EXPLORE THE MATERIAL:
A. In the text about the hyperloop pod's power and levitation system, what does the variable frequency driver convert the single phase power into?
B. Update the hyperloop pod text starting with "The main battery" and going on through "be turned on.", putting "power converters" in place of "inverters".

READING TEXT:
#####
The main battery pack consist of 8 Tesla Model S battery packs. Each pack hasa voltage of 25.2 VDC and 250Ahr giving us a total power of 50.4Kw. Collectively the battery arrangment can output 750A continuous and a peak of 3600A for 30 seconds. The compressor typically draws 650A (16Kw) and can draw up to 2000A during the startup (first 3-7 seconds).
The DC batterries feed into two Schnieder Electric inverters that are capable of outputting the full 16Kw of power needed for up to 30 mins at a time efore needed to be cooled off. The inverters convert the DC power into single phase 230V AC power which is then fed into a variable frequency driver (VFD). The VFD is used to convert the single phase power into three phase which is what the compressor requires to be turned on.
Lehigh Hyperloop created one of the most sustainable active-levitation system. The 15-hp Ingersoll Rand® compressor feeds 55 CFM into the two rear tanks before regulated and distributed into the four respective AirFoat® air bearings. The design allows the pod to be levitated at any point in the tube and at any speed. The two emergency rear tanks serve as backups in the case of compressor power loss, which allows the pod to safely coast before the emergency stop.
#####
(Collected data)
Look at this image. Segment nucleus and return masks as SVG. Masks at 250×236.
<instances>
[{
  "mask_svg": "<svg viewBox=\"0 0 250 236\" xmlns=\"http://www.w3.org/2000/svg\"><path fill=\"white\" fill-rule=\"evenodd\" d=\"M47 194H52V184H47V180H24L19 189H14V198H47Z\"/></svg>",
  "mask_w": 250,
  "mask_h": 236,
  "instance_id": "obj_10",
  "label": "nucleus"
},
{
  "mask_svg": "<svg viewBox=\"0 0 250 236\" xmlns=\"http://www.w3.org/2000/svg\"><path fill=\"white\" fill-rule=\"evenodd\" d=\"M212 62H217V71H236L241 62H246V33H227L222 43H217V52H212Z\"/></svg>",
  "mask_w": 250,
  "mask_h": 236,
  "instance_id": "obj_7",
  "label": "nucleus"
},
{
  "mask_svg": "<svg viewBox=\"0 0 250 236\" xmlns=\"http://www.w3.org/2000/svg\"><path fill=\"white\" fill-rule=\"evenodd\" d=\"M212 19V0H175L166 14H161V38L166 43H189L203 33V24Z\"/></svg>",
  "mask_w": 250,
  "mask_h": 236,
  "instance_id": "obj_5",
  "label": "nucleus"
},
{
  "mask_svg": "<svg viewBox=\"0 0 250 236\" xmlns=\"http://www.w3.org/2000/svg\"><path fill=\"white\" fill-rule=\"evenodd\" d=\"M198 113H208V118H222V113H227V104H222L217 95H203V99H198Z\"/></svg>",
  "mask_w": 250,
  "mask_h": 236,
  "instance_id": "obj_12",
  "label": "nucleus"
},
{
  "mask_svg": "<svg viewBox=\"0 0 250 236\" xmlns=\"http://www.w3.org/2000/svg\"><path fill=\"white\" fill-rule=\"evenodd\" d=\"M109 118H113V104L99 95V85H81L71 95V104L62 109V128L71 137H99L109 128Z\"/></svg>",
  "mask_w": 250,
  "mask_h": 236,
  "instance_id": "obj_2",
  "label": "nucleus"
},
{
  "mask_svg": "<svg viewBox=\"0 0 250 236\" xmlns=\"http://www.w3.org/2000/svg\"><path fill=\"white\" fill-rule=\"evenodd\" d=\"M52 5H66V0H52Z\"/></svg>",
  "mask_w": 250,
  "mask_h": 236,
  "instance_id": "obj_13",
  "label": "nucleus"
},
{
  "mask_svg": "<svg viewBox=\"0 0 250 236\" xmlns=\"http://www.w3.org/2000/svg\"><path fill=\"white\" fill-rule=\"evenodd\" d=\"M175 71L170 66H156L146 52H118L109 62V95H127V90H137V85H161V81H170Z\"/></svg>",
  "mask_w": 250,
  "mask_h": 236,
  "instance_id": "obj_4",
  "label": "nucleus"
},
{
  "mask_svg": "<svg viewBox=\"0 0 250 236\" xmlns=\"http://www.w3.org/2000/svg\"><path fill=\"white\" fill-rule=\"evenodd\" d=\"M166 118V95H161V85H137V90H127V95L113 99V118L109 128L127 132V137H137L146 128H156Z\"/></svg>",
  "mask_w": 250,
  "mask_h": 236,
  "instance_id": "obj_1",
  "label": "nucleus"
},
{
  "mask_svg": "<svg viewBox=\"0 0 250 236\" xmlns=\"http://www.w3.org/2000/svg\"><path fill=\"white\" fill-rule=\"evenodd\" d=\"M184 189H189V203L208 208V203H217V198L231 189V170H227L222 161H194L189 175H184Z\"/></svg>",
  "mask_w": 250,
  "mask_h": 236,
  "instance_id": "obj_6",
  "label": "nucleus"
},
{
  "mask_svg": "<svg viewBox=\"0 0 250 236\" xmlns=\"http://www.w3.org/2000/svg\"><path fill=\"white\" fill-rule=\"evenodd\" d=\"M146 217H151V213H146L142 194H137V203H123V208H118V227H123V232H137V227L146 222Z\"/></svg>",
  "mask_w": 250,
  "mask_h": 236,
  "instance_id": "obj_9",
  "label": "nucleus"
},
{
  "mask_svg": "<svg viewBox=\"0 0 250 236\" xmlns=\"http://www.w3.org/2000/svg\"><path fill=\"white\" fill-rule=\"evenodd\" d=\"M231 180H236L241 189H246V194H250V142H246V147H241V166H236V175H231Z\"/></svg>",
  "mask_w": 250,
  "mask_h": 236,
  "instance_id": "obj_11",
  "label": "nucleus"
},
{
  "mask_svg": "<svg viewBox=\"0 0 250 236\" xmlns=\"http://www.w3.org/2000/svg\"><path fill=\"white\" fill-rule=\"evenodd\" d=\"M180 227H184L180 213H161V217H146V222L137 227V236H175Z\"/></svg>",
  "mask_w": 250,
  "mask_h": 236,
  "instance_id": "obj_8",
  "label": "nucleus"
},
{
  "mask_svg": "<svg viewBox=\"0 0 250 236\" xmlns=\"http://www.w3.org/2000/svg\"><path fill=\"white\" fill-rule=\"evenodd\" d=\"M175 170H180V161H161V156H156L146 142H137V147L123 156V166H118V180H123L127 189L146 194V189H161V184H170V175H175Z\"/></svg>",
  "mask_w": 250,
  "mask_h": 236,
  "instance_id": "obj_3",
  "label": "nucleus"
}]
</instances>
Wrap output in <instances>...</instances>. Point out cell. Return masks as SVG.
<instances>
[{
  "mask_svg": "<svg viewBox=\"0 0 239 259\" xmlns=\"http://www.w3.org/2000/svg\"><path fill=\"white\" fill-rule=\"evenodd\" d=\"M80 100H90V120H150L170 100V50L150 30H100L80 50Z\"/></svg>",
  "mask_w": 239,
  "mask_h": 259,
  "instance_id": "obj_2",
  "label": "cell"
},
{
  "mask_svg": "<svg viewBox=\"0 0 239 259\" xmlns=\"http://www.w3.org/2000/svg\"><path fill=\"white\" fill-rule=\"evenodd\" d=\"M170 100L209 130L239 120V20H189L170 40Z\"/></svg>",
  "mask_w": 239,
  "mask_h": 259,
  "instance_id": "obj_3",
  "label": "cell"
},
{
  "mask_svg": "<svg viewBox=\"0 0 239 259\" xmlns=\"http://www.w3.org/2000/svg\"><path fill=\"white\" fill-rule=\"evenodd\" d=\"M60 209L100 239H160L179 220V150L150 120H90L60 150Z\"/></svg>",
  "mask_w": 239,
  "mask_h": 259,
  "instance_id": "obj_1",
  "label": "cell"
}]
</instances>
#####
ANSWERS:
A. Three phase power, which the compressor requires.

B.
The main battery pack consist of 8 Tesla Model S battery packs. Each pack hasa voltage of 25.2 VDC and 250Ahr giving us a total power of 50.4Kw. Collectively the battery arrangment can output 750A continuous and a peak of 3600A for 30 seconds. The compressor typically draws 650A (16Kw) and can draw up to 2000A during the startup (first 3-7 seconds).
The DC batterries feed into two Schnieder Electric power converters that are capable of outputting the full 16Kw of power needed for up to 30 mins at a time efore needed to be cooled off. The power converters convert the DC power into single phase 230V AC power which is then fed into a variable frequency driver (VFD). The VFD is used to convert the single phase power into three phase which is what the compressor requires to be turned on.